= TEXT SEGMENT =

Tan Tran: There's different states and different levels you have to manage within partnerships that you are accountable for, but ensure that there's visibility and transparency with what you're trying to achieve.
Use reporting tools to facilitate transparency
Tan Tran: That's also been really important because if there are reporting abilities to understand how you can achieve something, then within that, your partners begin to understand what the opportunity is at hand and how they can really contribute, use, and leverage their experiences to ensure that you're going to reach your goals.
That's a bit broad, but if you apply that towards a leadership alignment or an account mapping session. Being transparent with sharing information has been very key because if you don't have that ability, it's hard to be able to allow partners to understand how much they really need to share. And what do they need to focus on to ensure that you guys are providing each other with enough intel into the market.
"At the end of the day, we are experts in our fields and we need to be able to work together and share that intel so that we can go to market together."
I can't say how important that is to me and my journey with my partnerships in the past 10 years.
Transparency fosters trust in your relationship
Paul Bird: It establishes the relationship of trust. And that's the foundation of the partnership going forward. If you don't have that transparency, if you haven't established trust with your partners, then do they really have a good reason to trust you?
That approach of making sure that you've got clear set goals, that you have this level of transparency and trust going on, being able to strategically work together, like you say, to do account mapping and targeting like that, that is really great advice when it comes to building and establishing those relationships right from the get go.
Helping partners uncover new streams of revenue
Paul Bird: When you're going through and working with these partners, having your ongoing cadences and discussions, any strategies on what you can do as a vendor to help your partners uncover potential new streams of revenue?
Tan Tran: As a channel manager, you're really looking to build an ROI for them. Partners, at the end of the day, are businesses that are looking to invest in vendors like yourself.
As an advisor, how can you continue to play that role and help them earn that trust, lead them to different ways of managing their business, earning different revenues, and investing in the areas that can help them diversify that revenue as well? Understanding, from a market perspective, where are you, as an organization, lacking a lot of resources or the ability to invest in that area?
A lot of times when you're a large organization, it's hard for you to move the needle, because you may be a very big ship and it's hard for you to turn on a dime.

= LISTED RECORDS =
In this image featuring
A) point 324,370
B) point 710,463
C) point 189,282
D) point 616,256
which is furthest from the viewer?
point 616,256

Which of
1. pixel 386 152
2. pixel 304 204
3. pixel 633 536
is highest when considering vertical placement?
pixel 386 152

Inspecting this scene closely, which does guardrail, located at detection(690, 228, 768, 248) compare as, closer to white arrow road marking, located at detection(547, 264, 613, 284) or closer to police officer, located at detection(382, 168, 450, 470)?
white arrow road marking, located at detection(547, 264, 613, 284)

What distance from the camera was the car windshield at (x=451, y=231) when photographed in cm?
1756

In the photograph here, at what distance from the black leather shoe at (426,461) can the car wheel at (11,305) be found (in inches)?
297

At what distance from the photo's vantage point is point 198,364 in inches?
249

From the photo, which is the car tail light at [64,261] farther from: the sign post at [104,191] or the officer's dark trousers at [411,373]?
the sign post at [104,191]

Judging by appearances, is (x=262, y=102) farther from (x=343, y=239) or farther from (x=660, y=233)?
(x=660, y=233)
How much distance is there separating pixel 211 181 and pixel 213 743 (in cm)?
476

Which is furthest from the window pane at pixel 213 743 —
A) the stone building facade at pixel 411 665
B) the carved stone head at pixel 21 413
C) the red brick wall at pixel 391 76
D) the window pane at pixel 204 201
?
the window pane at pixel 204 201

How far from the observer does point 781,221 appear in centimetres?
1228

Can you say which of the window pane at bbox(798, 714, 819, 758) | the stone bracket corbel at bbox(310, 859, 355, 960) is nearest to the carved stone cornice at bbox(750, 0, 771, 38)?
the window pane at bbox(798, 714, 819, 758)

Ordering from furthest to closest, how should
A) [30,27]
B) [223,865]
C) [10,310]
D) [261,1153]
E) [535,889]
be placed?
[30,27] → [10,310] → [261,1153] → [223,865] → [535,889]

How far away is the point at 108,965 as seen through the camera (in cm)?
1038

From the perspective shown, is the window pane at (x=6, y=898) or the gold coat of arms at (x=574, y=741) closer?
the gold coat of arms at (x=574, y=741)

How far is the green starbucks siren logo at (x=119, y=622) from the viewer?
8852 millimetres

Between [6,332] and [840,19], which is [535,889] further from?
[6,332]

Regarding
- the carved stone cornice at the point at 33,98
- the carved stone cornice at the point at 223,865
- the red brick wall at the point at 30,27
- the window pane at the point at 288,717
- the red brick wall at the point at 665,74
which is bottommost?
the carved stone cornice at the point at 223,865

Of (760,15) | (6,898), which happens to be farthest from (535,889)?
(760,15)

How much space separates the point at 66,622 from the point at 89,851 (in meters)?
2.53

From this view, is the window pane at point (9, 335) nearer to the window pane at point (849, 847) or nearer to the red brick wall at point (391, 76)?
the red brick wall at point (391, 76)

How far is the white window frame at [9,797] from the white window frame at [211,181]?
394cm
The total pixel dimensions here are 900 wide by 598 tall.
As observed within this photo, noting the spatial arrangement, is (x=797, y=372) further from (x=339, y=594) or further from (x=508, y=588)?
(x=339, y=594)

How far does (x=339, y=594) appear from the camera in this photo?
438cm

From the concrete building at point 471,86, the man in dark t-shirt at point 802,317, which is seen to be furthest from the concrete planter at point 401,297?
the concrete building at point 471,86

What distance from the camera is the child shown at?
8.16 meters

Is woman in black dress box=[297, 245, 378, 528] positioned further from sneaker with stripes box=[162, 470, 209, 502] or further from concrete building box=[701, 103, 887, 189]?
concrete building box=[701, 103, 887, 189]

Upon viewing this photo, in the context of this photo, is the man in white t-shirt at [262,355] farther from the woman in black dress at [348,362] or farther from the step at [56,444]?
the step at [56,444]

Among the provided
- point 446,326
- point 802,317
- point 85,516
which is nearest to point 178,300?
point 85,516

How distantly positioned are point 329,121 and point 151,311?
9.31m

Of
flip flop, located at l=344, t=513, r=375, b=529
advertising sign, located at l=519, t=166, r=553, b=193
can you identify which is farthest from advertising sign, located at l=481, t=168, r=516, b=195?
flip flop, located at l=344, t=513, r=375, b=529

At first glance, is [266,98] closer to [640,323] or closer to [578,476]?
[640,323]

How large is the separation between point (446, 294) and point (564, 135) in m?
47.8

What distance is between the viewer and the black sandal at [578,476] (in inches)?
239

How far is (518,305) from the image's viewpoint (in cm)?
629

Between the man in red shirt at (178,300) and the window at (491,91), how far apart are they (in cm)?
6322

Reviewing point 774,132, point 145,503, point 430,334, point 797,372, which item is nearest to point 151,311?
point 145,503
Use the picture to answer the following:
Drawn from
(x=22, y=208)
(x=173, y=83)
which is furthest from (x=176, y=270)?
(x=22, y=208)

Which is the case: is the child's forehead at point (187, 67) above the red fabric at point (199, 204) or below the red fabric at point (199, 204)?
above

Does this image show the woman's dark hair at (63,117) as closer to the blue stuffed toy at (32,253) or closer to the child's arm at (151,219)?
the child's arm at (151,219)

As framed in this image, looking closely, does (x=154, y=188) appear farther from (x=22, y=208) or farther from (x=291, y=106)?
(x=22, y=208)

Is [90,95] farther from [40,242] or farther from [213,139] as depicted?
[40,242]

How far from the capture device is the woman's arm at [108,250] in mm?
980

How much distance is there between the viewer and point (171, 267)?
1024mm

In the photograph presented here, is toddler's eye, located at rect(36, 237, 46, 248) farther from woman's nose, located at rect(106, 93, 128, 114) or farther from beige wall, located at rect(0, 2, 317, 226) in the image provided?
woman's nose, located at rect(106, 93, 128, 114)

= PROBLEM SET =
(a) In the partnership interview, what does Tan Tran say partners are, at the end of the day?
(b) Continue the partnership interview from its last sentence.

= RESPONSES IN ORDER =
(a) Businesses that are looking to invest in vendors like yourself.

(b)
Leverage channel partners’ expertise for diversification
Tan Tran: When you leverage partners who are experts in the field, that potentially have a venture ready, or a subject matter expert in the field, or they have vertical experience. Finding out what it is that they have already as IP, or intellectual property, and applying it towards where you are looking to invest, is a key way and really low hanging fruit for partners to be able to already establish what they have as IP and intellectual property, so that they can achieve revenue really, really quick.
A great example for that has been, for us, in the areas of consulting. We are talking to organizations that are at the enterprise level and public sector level and federal organizations as well, and for us, we lack the vertical intelligence in it.
But there are partners out there that have created contract vehicles, established frameworks, established different contracts to be able to purchase with the government, most importantly, relationships and the contacts that they have, and how can we, rather than reinventing the wheel, partner up with very credible organizations out there, and help us fast track that establishment quicker.
So that we can develop the framework, we can have the credibility, and we can have the necessities to ensure that we're compliant with the ways of purchasing within the government or even enterprise organizations that have large roadmaps.
How can we get these large organizations that are partners today and help us fit our strategy into that roadmap and be compliant so that we're achieving our goals much quicker and more effectively as well?
How can you help your partners understand where you are looking to grow within your organization? Then from there, you'll see that partners begin to realize how they can help you and diversify that. And through that, they'll diversify their revenue as well.
Identify strengths and weaknesses within your channel
Paul Bird: When I was early on in my channel career, I was working for a software company out of New Jersey and they already had a channel. They had around 400 channel partners spread right across the US. They also had international distribution and a number of other facilities to go to market. But the territory that I was managing was just along the east coast.
There were all these channel partners that we had and I didn't really have a good understanding of how we could work together. So, I used a product called Microsoft Maps where I put in basically 55 channel partners between New England and South Florida. I took three weeks, starting in Boston, and I visited all of them.
I sat in their office, and did my best to understand what their business is, what their goals were, how we could work together, how can I help your business? What I found, after visiting all of these partners, sitting with them face-to-face, is that my channel was really diverse.
I had people that were really focused on the Microsoft environment that were basically value added resellers. But then I had all of these specialty organizations that did things like computer telephony integration, phone systems, etc. Where we were not really a core product, but we were part of a side offering they had.
Even the focus when it comes to their customer base. I came across people that only, in the US, dealt with state and federal. So for me to be able to work with them on a deal for a private organization, it's just not in their mandate, in their wheelhouse.
That's really great advice of being able to understand what the capabilities and what the strengths and weaknesses within your partner channel are. Because if you have that landscape, you can direct it in the area that you want to go and achieve those goals that you set out together.
Channel partners who can offer a customer more: Help partners develop other partnerships
Tan Tran: If you are fortunate enough to be in a channel that's very diverse, you'll find that there's key partners that have a specific boutique skill set. A lot of times these partners are also looking for ways to partner with other organizations as well.
A great example was, I worked with large consulting companies. I've worked with large VARs, distribution VARS, across the country that are very well known from a North American perspective. I've also worked with banking organizations.
What we did was - how can we help make the experience for the customer that much better? Because these customers are banking with somebody today, they're going to need somebody to consult them from an accounting perspective, a tax perspective, compliance perspective, they're going to need somebody to help them with procurement sourcing as well. So how can we connect the dots for these customers?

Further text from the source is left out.